Though the idea was first proposed by experimentalists in the 1880s, it was repopularized by Feynman in the mid-20th century, to the extent that it became known as Feynman’s sprinkler. The issue was thus: A normal sprinkler with S-shaped arms will spit out water, propelling the arms to rotate, watering whatever needs watering. But whether a reverse sprinkler would rotate at all remained an open question, and not for lack of trying.
Feynman tooled around with the idea for a while and even built an experimental set-up to address the question while a graduate student at Princeton. (The experiment ended when a large water-filled bottle exploded.)
Now, a team of researchers at New York University have run it back. The reverse sprinkler redux (as I call it—rolls right off the tongue!) consisted of a submerged sprinkler on an “ultra-low-friction” bearing, according to an NYU release, to optimize the device’s ability to freely spin, and designed in a way to allow them to easily observe water flow through the device.
To that end, the team also dyed the water, added microparticles to it, lit it up with bright green lasers, and videotaped the entire experiment with high-resolution, high-speed cameras. The resulting footage is pretty trippy:
The team’s research—published last week in Physical Review Letters—found that a reverse sprinkler does precisely that. It rotates in the opposite direction to a sprinkler ejecting water.
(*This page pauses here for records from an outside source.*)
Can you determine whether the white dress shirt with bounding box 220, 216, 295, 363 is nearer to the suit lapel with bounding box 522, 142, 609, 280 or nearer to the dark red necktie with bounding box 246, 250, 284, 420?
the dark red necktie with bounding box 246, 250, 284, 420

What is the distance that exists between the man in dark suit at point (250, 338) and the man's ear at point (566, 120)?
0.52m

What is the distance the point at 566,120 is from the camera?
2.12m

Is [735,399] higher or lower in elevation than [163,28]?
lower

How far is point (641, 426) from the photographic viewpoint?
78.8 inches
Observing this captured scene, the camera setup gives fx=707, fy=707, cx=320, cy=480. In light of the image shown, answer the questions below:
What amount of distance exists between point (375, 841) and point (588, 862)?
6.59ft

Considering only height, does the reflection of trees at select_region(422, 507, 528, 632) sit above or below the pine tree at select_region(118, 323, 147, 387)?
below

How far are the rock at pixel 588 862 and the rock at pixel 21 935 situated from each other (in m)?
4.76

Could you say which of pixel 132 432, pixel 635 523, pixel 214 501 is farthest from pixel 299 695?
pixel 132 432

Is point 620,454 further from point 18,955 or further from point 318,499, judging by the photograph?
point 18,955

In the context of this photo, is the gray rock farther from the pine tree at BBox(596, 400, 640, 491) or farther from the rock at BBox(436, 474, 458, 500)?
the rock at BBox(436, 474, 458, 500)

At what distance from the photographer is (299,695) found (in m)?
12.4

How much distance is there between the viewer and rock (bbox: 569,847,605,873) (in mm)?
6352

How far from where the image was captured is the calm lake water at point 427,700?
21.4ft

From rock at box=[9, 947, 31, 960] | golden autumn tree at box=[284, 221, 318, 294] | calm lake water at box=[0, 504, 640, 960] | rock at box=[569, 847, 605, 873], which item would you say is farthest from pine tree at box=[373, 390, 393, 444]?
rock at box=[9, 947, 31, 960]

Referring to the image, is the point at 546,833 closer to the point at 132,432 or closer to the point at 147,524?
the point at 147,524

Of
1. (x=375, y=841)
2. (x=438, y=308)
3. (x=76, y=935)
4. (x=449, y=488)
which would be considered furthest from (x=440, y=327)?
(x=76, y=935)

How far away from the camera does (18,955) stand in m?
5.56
“The regular or ‘forward’ sprinkler is similar to a rocket, since it propels itself by shooting out jets,” said Leif Ristroph, a researcher at NYU and the study’s lead author, in the university release. “But the reverse sprinkler is mysterious since the water being sucked in doesn’t look at all like jets. We discovered that the secret is hidden inside the sprinkler, where there are indeed jets that explain the observed motions.”
Though the reverse sprinkler rotates (checks notes) in reverse, it only does so at about 1/50th the speed of an ordinary sprinkler. Inside the reverse sprinkler, the sucked-in jets of water collide with one another, though not head-on, and the mingling of that internal water causes the sprinkler’s slow rotation.
Brennan Sprinkle, an appropriately named researcher at the Colorado School of Mines and co-author of the study, added that the methods used in the experiment “will be useful for many practical applications involving devices that respond to flowing air or water.”
Whatever the potential applications, a quandary first posed in the 1880s finally has been answered, with precision testing and modeling that simply wasn’t possible 140 years ago. I hope this gives you something to sprinkle into your next conversation about fluid dynamics.